Poiché l'omega 3 è un tipo di grasso che non viene prodotto dal nostro corpo, se vogliamo livelli adeguati dobbiamo ricorrere al cibo e alla nutrizione per raggiungerlo. Le attuali raccomandazioni suggeriscono un consumo tra lo 0,1 e l'1% dell'apporto energetico giornaliero . Tuttavia, i milligrammi giornalieri di questo tipo di grasso dipenderanno da ogni persona.

Tra le proprietà di Omega 3, spiccano i suoi effetti antinfiammatori e autoimmuni . Questo potrebbe essere di grande aiuto per ridurre il rischio di soffrire di alcuni tipi di malattie, oltre a favorire il trattamento di quelli con processi infiammatori come il cancro, problemi cardiovascolari o rallentare l'invecchiamento stesso .

Omega 3 può anche aiutarci per alcune malattie come l'artrite reumatoide, il morbo di Crohn, la colite ulcerosa, il lupus…. Inoltre, può aiutare a ridurre il rischio di soffrire di aterosclerosi, trombosi e altri problemi vascolari .

Alimenti con omega 3

Omega 3 predomina principalmente in fonti vegetali come noci, semi e alcuni oli vegetali come colza o noce. Può anche essere trovato nel grasso di pesce. Pertanto, gli alimenti con omega 3 che puoi consumare sono:

  • Semi di lino o di chia : sono le fonti più concentrate di questo tipo di grasso.

  • Noci come arachidi e burro di arachidi.

  • Olio di soia, colza o noce.

  • Pesci grassi come salmone, merluzzo bianco, sardine, pesce gatto, acciughe, aringhe, sgombri o tonno.

  • Avocado.

  • Anche l' olio di oliva e di semi di lino, compresi i semi di lino stessi, i broccoli, la rucola e gli spinaci sono alimenti omega-3, ma in quantità minori.

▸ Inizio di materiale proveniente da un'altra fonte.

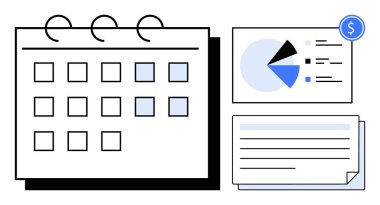 Yüzüğe bağlı takvim, işaretli tarihler, veri analizinde pasta grafiği, dolar simgesi olan belgeler. Planlama, organizasyon, finans, verimlilik, strateji yönetimi iş akışı için idealdir. Düz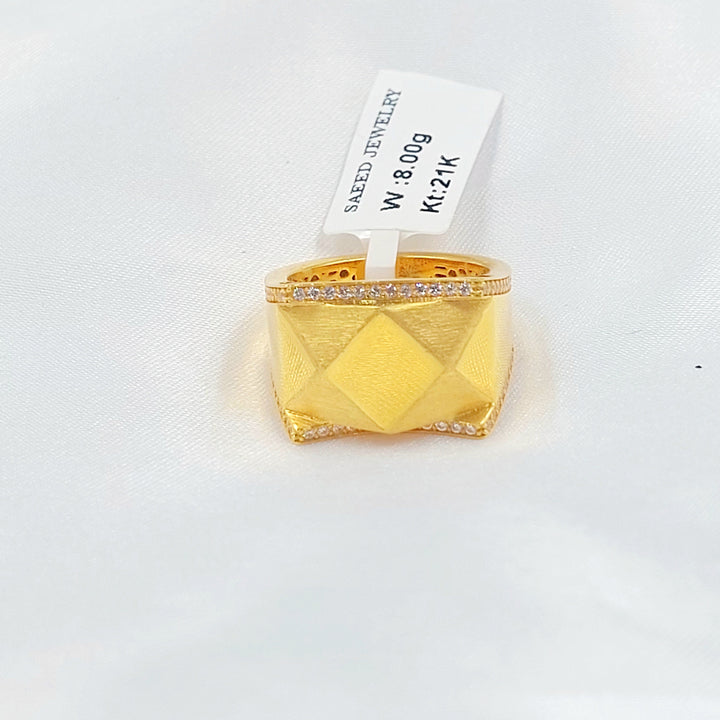 21K خاتم اكسترا مرصع-مجوهرات الشيخ سعيد-Saeed Jewelry 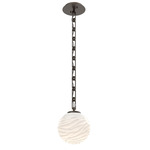 Gaia Rectangular Chain Pendant - Flat Bronze / White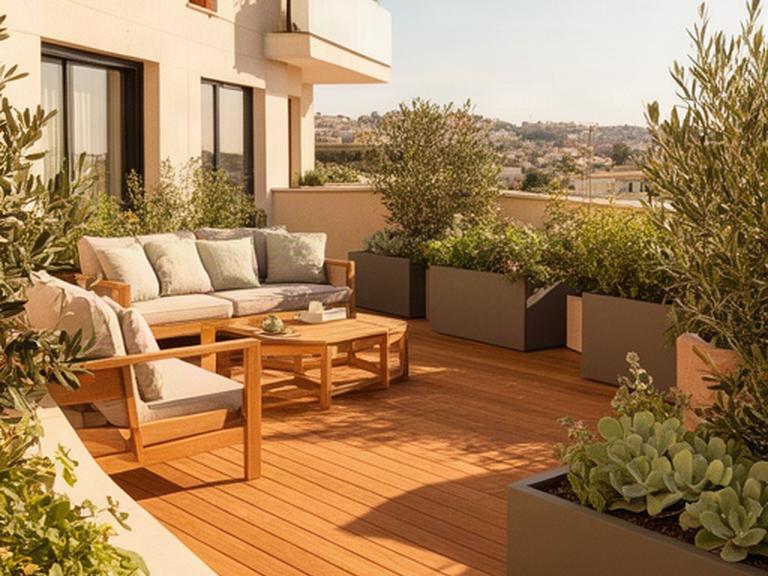Terraza de vivienda en Murcia con tarima limpia, mobiliario exterior y vegetación saludable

In una dieta varia, sana ed equilibrata e consumando una porzione di pesce due o tre volte alla settimana, otterremo le quantità raccomandate. Inoltre, gli alimenti con omega 3 contengono anche proteine, vitamine, antiossidanti e minerali, cosa che gli integratori non ci forniscono. Tuttavia, nelle diete senza pesce, dovremo usare integratori come l'olio di pesce.

Omega 3 proprietà

I principali vantaggi di Omega 3 sono i seguenti:

  • Aiuta a regolare la coagulazione del sangue .

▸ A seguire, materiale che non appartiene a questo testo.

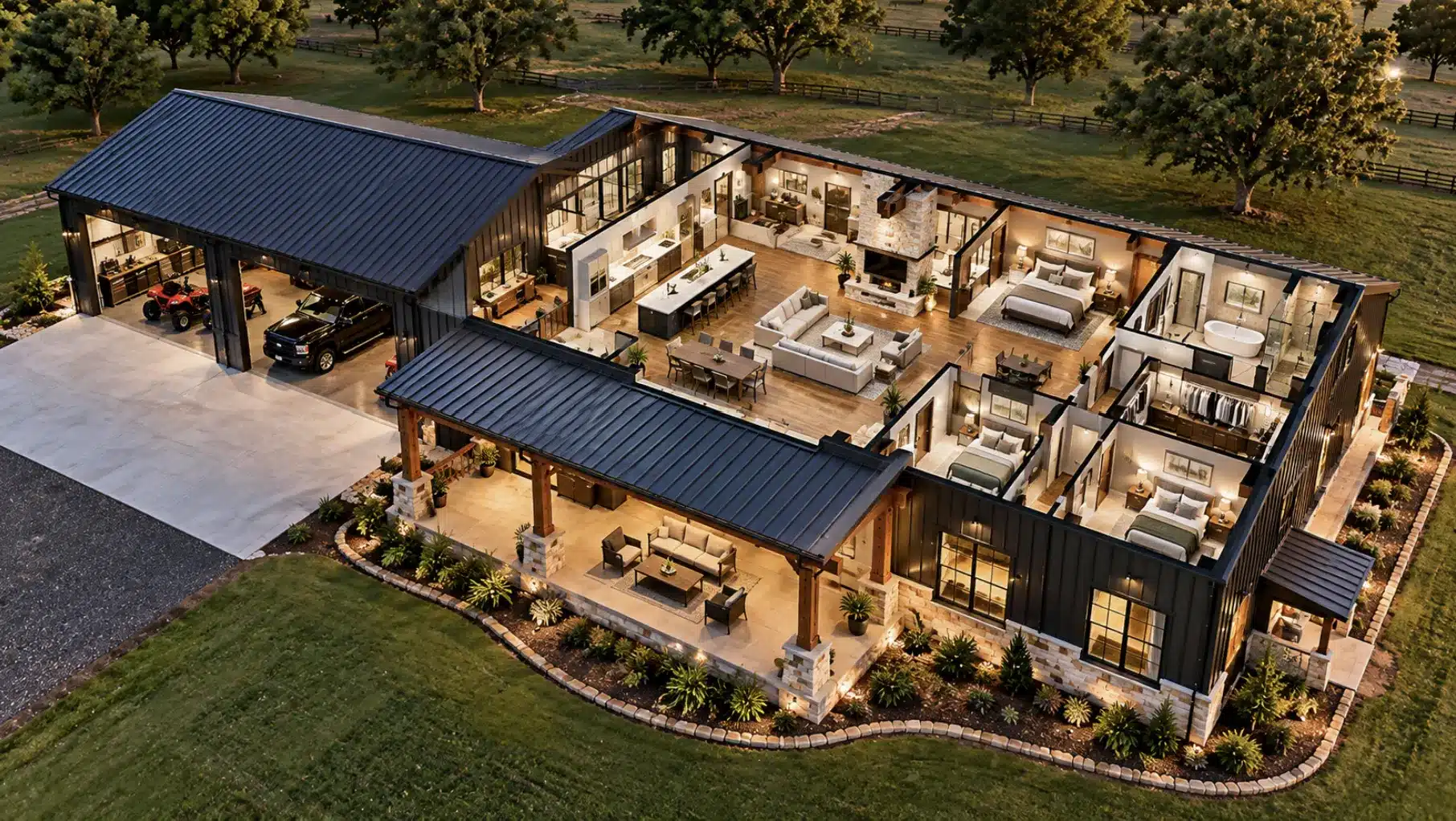 Custom Fort Worth barndominium floor plan with open living areas, bedrooms, garage, workshop, and covered porch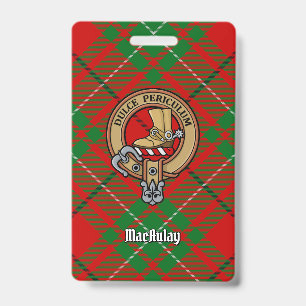 Clan MacAulay Crest over Tartan Badge
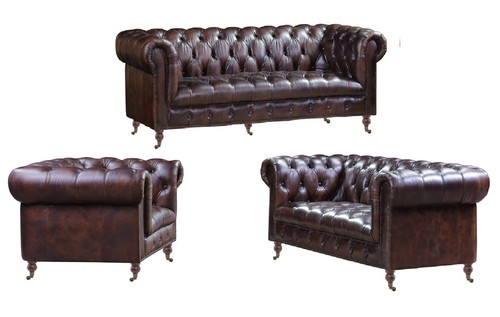 Set pelle chesterfield - pelle,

  • Migliora la capacità di apprendimento.

  • Aiuta a combattere le allergie e l'asma .

  • Diminuire lo stress .

  • Aiuta a combattere la sindrome premestruale e la depressione.

  • Migliora la funzione cardiaca e la pressione sanguigna.

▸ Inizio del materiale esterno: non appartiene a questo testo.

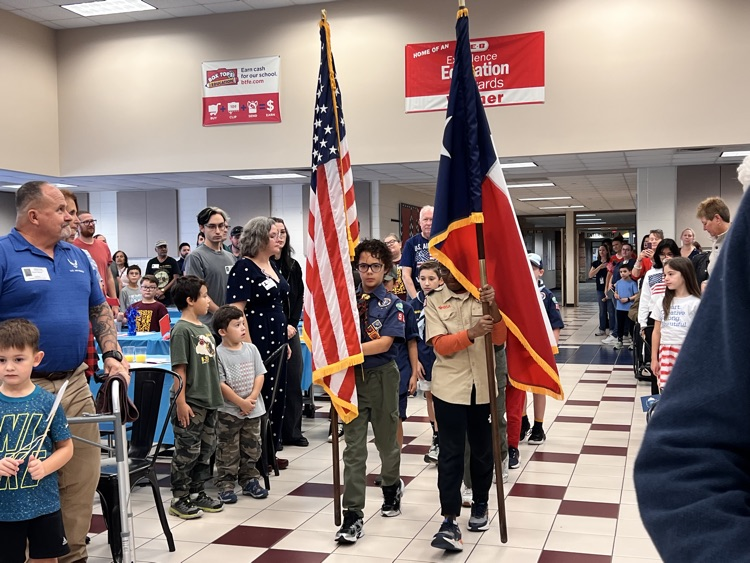 students at Veterans Day program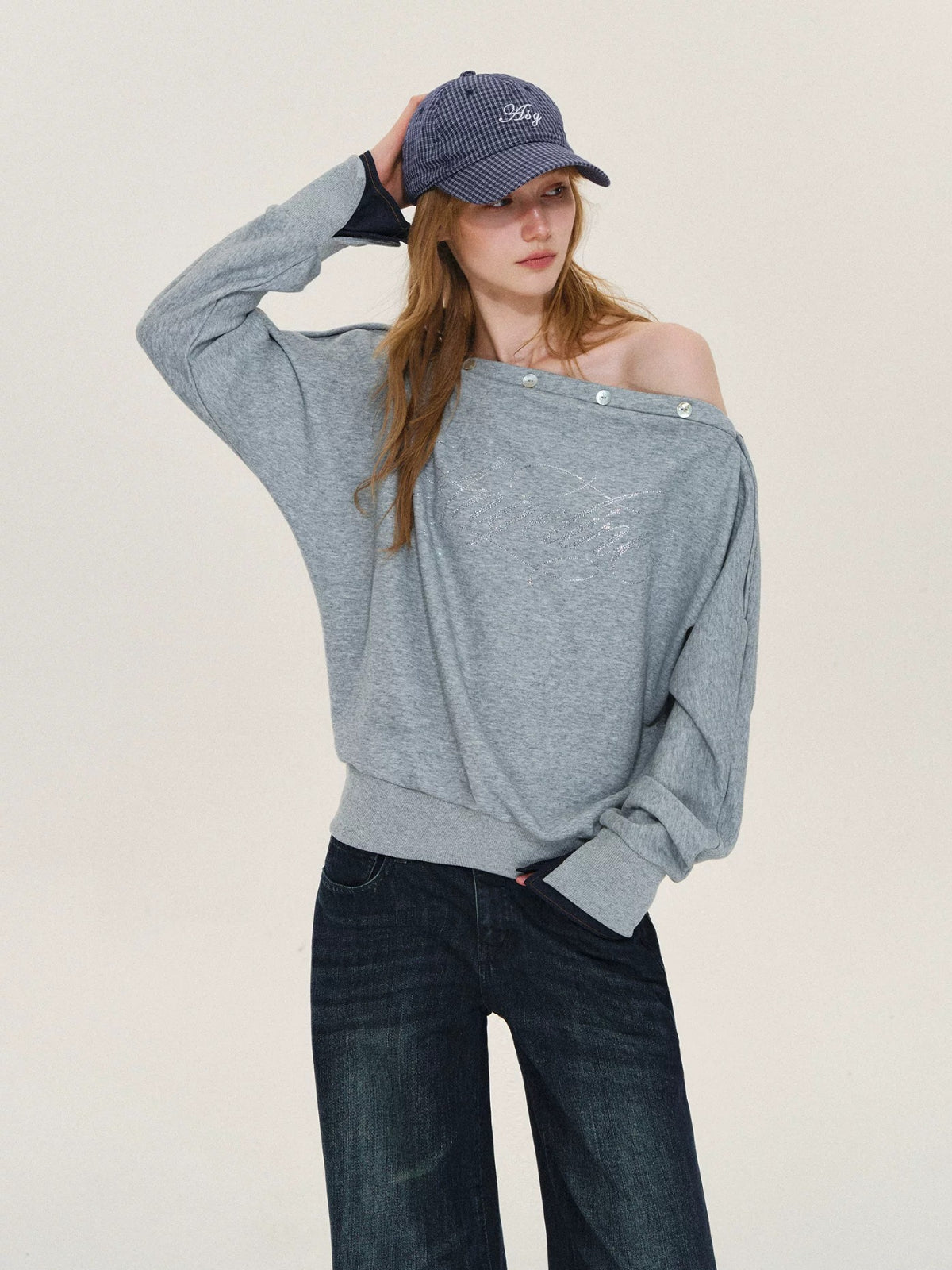 Rhinestone Button Off-Shoulder Sweatshirt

  • Favorisce la riduzione del colesterolo cattivo e dei trigliceridi.

  • Riduce l'infiammazione e combatte le malattie infiammatorie come l'artrite reumatoide o le malattie intestinali.

  • Ci aiuta a perdere peso e mantenere i livelli di testosterone per un buon sviluppo muscolare.

  • Ripara il sistema immunitario . Dobbiamo includere nelle proprietà dell'omega 3 l'importanza che ha per le funzioni cerebrali, poiché il cervello è principalmente costituito da grassi di tipo omega. Pertanto, la carenza di questo grasso è associata alla perdita di memoria negli anziani e ad alti sentimenti di angoscia e depressione.

Raccomandazione giornaliera

La dose giornaliera raccomandata di omega 3 varia con l'età e altri fattori. In modo da tenerne conto quando si consumano alimenti con Omega 3, ti mostriamo sotto la quantità giornaliera ottimale che dovresti consumare :

  • Bambini 0-12 mesi: 500 mg.

  • Bambini da 1 a 3 anni: 700 mg.

  • Bambini da 4 a 8 anni: 900 mg.

  • Maschi dai 9 ai 13 anni: 1200 mg.

  • Ragazze da 9 a 13 anni: 1000 mg.

  • Uomini adulti e anziani: 1600 mg.

  • Donne adulte e anziane: 1100 mg.

  • Incinta e in allattamento: 1300-1400 mg.

Gli integratori di Omega 3 durante la gravidanza migliorano lo sviluppo neurologico del feto e dei neonati prematuri. Inoltre, migliora le tue capacità cognitive, previene la depressione materna e riduce i casi di parto prematuro . È possibile continuare l'integrazione con omega 3 dopo il parto durante l'allattamento, poiché i bisogni di questo nutriente sia per la madre che per il bambino sono essenziali.

Inizia a introdurre omega 3 nella tua dieta, bevi molta acqua e goditi tutti i suoi benefici.